Oct 25, 2013

Juvenile difficulties usually result of family issues

BY BOB ROBINSON
ASSOC. EDITOR
GREENVILLE – Paul Garrett, Chief Probation Officer for the Darke County Juvenile Court, checked his records…

“Four out of 34 are living with their biological parents,” he said, referring to the juveniles he has in his caseload. He noted it could be a single mom, or the other adult in the family could be a step-parent, a live-in or grandparents. He didn’t think the caseloads of the two other juvenile probation officers, Mike Morris and Lori Miller, would be significantly different.

Garrett was a probation officer for eight years in Huron County before returning to Darke County.

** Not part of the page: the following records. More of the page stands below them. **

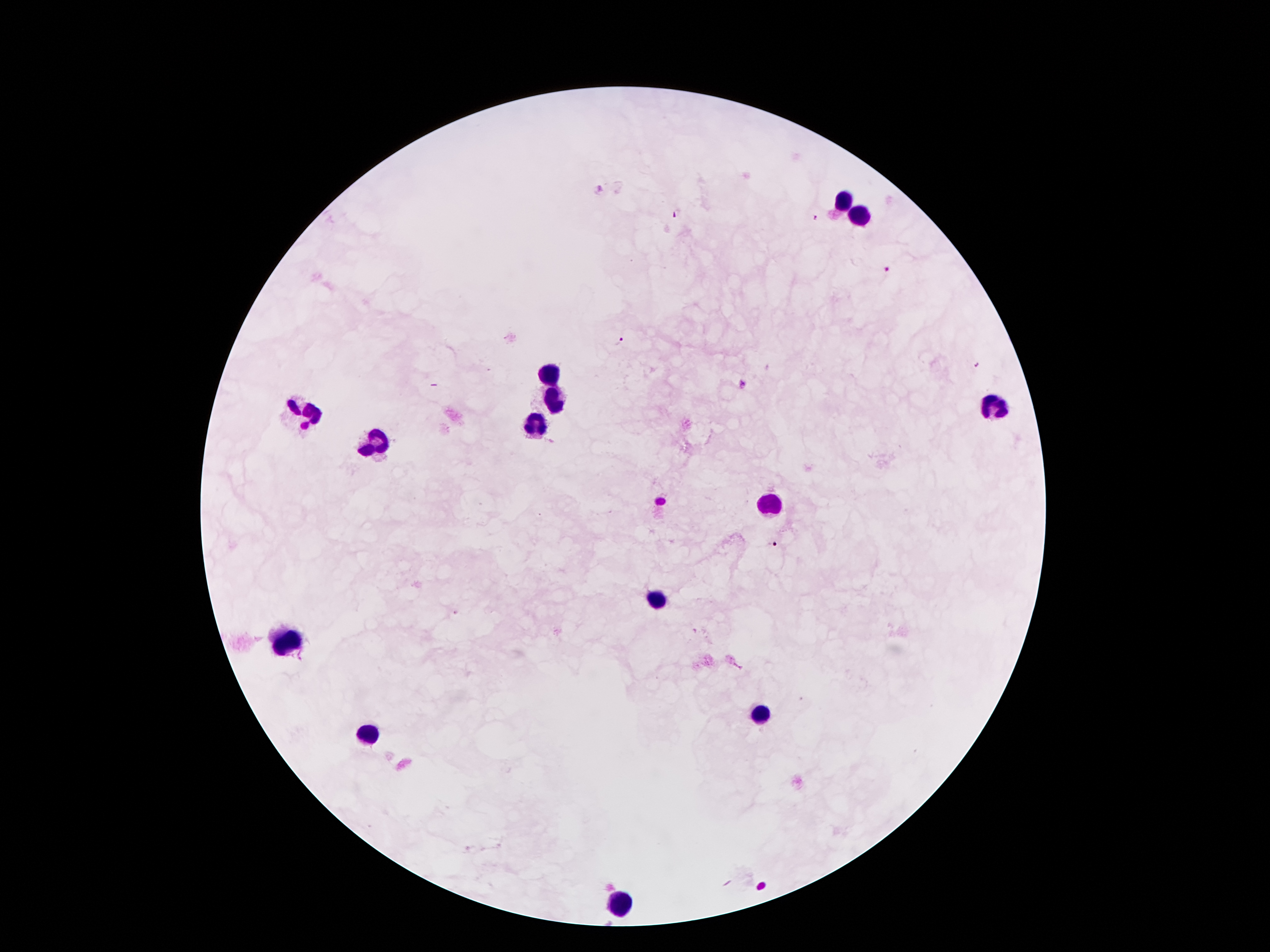

Approximate centers as [x, y] in pixels.
Leukocytes: [845, 198], [857, 215], [548, 372], [554, 398], [993, 409], [304, 413], [533, 424], [375, 445], [771, 505], [657, 600], [291, 639], [761, 715], [373, 732], [618, 902].

Summary:
  - Malaria parasite locations: [598, 190], [678, 213], [816, 219], [888, 270], [621, 340], [976, 366], [741, 388], [772, 546]
  - Patient malaria status: infected with Plasmodium falciparum
  - Preparation: thick blood smear
  - Field of view: one from this slide
  - Capture: smartphone through the microscope eyepiece
  - Image size: 1270×952 pixels
  - Stain: Giemsa
  - Magnification: 100x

“I had a caseload of 60 kids there,” Garrett said. “Forty-eight of them were living with a single parent or grandparents. Many didn’t even know who their dad was.”

Garrett started his career in Darke County in 1995. He went to Huron County from 1998 to 2006, then returned to Darke County. He is working now with the kids of adults he worked with those first years in Darke County.

“The kids I have now have very similar behavior their parents had. Unfortunately it seems to be a generational issue,” he said.

Garrett added there is usually some sort of underlying family issue leading to a child’s behavior. Adults can deal with so much; little kids have no ability to do that.

“Parents have to be able to address it,” he said. “Unfortunately so many parents are not really engaged in their families. They aren’t giving them the support, advice and proper boundaries.”

Garrett and his two officers currently have 90 to 95 juveniles on probation, plus another 35 or so on diversion.

“Diversion kids are low-risk offenders,” he said. “They have a contract with the court. If they can follow through with the behavioral guides set up for them for 90 days, the issue will be dismissed and they can avoid having a record.”

Diversion juveniles are not supervised. They and their parents are trusted to follow through.

While there are similarities, such as generational behavior, among the kids on probation, each case has its own barriers, obstacles and strengths.

“We try to look at and shore up the strong points,” he said.

Drugs, alcohol, property crimes such as stealing bicycles are most often how kids get into the system. It’s mainly underage consumption or theft of alcohol. Garrett added 10-12 kids a year are involved in sexual crimes.

“The kid gets clipped for something else, we get him in here and start seeing other things,” he said. The juvenile might end up failing a drug screen. “This would be the beginning stages of drug use… experimenting.”

Do they see their kids eventually on the adult jail roster?

“Too many,” Garrett said. “It isn’t typical that someone wakes up at 25 and commits a crime. The inclination has to be there as they are growing up.”

Overall, the juvenile probation department sees a success rate of about 70 to 75 percent.

“It’s a team effort,” he said. “We get a lot of help from Mental Health, Darke County Recovery, Child Protective Services and Gateway… there’s lots of wrap-around. All working together with the same goal for that family.”